Their Excellencies are asked to observe that none of the details in this note intend to limit or diminish the right of the Government of Canada to request the recall of the offender in the event of a grave offence, or to otherwise intervene in regard to the individual’s continued presence in Canada as an accredited foreign representative.
3. Minor traffic offences
Police and other officials are encouraged to issue fines for minor traffic and vehicle related offences where the officer has evidence to support such an action, including for moving violations and parking infractions.
As in the past, the Department will not normally intervene in matters of traffic or parking violations. Further, the Department will only review a request for intervention where it has been requested to do so by way of a diplomatic note, signed by the Head of Mission or Organization, which provides a full description of the incident and where there are clearly extenuating circumstances surrounding the infraction which compel the Department to intervene.
In cases where personal vehicles are registered to an official address, it is still important to respond appropriately to correspondence from the relevant Ministry of Transportation, as delays in responding to such notices may lead to the suspension of driving privileges or the invalidation of a licence plate. It should also be noted that the Department will not intervene in cases where such measures have been enacted due to outstanding or accumulated fines.
4. Treatment of Immunities:
The Department wishes to confirm that the Government of Canada distinguishes between the immunities conferred by diplomatic and consular status, as per the provisions of Article 43(1) of the Vienna Convention on Consular Relations. Therefore, persons enjoying a limited degree of immunity, such as consular officers and consular employees, may not be immune from prosecution where criminal charges are laid, or where administrative requirements compel the individual to appear before a court. Further, it is the judiciary in Canada which determines whether a specific act performed by a person with limited immunity and giving rise to legal action occurred in an official capacity.

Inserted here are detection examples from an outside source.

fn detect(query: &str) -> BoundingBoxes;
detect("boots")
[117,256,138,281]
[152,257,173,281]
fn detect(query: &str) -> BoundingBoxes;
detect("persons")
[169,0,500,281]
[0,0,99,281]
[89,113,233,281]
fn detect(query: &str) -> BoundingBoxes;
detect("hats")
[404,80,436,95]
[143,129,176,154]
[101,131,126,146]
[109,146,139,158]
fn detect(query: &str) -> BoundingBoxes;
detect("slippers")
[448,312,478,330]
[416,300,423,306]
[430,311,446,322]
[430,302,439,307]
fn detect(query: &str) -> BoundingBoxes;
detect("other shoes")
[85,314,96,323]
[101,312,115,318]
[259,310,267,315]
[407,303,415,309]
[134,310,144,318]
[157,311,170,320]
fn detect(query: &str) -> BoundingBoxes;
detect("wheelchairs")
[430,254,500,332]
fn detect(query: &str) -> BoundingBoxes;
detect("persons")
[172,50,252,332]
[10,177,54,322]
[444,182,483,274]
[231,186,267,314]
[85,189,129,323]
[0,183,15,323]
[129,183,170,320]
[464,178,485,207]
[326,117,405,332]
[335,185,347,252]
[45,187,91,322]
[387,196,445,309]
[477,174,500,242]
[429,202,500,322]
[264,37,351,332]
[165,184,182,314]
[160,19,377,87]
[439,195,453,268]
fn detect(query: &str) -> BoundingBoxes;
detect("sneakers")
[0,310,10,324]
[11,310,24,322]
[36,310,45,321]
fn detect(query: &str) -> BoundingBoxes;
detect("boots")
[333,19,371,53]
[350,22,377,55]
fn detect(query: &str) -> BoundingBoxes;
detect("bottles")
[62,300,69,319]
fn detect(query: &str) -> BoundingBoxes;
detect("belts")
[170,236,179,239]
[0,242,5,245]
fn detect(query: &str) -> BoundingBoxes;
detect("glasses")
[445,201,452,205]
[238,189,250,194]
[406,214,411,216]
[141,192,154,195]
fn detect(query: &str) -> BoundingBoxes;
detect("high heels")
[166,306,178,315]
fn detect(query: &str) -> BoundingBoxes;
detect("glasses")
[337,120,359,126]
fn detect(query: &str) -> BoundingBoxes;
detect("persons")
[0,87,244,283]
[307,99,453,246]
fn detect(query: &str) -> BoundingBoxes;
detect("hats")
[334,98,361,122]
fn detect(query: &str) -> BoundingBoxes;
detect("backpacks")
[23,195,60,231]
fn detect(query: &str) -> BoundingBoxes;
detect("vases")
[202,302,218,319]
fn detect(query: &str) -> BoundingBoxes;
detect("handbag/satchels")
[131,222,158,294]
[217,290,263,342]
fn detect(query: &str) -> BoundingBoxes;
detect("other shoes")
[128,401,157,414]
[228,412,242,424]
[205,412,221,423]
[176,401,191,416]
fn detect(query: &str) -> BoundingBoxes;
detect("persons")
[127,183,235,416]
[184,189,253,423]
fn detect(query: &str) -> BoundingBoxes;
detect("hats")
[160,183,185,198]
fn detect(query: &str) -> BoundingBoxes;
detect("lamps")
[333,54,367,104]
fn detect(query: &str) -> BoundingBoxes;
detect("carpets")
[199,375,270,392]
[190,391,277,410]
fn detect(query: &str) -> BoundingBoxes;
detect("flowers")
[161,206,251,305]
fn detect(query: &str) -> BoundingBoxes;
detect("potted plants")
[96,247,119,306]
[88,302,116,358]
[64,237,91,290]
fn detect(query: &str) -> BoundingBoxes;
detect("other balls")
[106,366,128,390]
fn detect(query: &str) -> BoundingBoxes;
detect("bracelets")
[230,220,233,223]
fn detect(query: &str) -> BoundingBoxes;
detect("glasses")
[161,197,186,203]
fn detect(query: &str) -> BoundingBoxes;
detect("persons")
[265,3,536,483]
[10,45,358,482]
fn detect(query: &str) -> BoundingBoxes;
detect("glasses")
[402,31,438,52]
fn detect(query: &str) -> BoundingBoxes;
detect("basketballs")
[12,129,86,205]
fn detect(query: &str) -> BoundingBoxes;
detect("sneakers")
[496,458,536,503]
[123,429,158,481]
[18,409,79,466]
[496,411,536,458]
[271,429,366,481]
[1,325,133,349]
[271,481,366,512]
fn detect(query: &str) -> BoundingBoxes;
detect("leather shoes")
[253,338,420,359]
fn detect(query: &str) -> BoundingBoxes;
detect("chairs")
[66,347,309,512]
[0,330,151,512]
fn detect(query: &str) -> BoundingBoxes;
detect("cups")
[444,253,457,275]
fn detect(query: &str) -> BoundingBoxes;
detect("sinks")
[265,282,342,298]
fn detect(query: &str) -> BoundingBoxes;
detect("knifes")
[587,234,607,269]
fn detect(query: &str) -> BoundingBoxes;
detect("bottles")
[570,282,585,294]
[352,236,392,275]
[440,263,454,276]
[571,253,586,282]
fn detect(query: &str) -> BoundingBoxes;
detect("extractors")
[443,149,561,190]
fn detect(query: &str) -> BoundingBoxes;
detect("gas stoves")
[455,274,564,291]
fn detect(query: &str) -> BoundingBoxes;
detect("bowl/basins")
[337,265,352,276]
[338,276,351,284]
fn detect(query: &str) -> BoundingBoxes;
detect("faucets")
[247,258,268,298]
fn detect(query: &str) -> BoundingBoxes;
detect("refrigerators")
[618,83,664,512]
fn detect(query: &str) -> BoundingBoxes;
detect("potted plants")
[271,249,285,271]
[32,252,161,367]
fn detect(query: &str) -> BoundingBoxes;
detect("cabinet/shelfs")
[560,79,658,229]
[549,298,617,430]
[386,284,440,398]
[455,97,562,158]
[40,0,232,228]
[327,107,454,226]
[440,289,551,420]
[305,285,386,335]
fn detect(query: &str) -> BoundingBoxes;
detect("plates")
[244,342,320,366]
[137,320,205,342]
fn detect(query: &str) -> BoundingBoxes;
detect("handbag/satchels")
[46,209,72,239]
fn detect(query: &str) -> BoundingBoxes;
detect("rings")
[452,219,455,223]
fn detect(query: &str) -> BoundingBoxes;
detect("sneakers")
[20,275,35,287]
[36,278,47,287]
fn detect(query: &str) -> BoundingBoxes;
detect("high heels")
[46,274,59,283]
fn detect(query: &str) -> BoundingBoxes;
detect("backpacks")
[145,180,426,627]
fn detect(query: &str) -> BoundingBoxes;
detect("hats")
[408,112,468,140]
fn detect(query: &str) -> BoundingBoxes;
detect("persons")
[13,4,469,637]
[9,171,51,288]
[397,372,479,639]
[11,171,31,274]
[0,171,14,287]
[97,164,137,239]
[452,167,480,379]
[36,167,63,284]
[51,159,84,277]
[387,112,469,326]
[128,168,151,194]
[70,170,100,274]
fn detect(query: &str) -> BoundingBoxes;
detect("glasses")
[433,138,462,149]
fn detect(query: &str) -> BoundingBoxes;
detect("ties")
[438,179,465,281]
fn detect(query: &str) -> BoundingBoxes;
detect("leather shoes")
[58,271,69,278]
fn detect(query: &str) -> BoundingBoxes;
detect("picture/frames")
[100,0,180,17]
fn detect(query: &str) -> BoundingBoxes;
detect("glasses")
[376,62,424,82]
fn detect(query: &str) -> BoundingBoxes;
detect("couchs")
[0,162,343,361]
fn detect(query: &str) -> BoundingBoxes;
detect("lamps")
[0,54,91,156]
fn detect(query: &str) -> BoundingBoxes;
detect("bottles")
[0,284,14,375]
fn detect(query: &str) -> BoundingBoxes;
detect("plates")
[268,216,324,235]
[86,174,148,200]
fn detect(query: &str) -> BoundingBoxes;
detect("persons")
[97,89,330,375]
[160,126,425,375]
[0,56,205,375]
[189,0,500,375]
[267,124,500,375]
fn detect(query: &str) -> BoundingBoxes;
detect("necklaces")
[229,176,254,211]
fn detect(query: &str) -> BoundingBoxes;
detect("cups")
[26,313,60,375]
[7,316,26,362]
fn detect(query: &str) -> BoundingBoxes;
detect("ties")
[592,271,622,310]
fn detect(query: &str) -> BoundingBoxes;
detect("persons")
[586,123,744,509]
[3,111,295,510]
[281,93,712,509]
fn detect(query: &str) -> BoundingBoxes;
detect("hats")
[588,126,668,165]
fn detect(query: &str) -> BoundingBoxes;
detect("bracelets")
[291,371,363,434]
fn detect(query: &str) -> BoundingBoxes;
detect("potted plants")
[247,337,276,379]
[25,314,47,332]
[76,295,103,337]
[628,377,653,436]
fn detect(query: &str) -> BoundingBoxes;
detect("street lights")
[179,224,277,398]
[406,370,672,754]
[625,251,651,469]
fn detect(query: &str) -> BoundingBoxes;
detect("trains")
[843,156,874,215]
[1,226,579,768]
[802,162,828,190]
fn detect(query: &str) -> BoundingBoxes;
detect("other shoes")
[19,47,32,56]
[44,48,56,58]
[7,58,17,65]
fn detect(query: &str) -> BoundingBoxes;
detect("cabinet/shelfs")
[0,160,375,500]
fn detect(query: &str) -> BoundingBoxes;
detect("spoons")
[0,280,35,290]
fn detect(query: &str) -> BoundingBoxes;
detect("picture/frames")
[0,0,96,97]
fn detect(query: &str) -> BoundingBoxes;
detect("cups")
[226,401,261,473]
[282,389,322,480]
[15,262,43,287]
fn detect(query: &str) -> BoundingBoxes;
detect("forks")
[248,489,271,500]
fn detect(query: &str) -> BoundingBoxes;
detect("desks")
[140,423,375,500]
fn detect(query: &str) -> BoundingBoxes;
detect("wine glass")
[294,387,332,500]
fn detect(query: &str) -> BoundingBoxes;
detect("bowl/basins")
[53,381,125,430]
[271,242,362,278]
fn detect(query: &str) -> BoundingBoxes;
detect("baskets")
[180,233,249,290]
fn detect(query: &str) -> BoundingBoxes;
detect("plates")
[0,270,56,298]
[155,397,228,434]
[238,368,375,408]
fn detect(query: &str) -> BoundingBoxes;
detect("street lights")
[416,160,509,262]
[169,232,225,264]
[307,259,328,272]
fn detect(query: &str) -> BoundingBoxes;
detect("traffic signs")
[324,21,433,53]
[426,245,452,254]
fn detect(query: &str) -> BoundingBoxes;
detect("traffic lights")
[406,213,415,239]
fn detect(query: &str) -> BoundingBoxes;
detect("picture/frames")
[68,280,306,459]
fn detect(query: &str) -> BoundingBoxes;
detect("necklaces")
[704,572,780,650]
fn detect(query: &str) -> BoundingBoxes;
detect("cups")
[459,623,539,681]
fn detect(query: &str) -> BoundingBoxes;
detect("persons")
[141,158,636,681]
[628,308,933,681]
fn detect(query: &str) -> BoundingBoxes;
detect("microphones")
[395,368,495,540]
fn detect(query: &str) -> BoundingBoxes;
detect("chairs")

In cases where an individual who is not subject to the local jurisdiction chooses to contest a ticket before a court or other tribunal, the Department must insist that the relevant mission provide the appropriate waiver of immunity from its Ministry of Foreign Affairs to the Department in writing. The Department does not consider it appropriate for individuals to make claims of immunity for themselves in such a venue.
The Department of Foreign Affairs and International Trade (Office of Protocol) avails itself of this opportunity to renew to Their Excellencies the Heads of Diplomatic Missions and notified Chargés d’affaires, a.i. accredited to Canada, the Permanent Representatives to the International Civil Aviation Organization, and the Heads of International Organizations and other offices established in Canada, the assurances of its highest consideration.
OTTAWA, May 17, 2012
- Footnote 1
This note updates the Department’s previous circular note XDC-2803 of December 21, 2007, as well as other communications on this subject. Impaired driving allegations will continue to be dealt with in accordance with the policy established in XDC-0427 of March 14, 2001.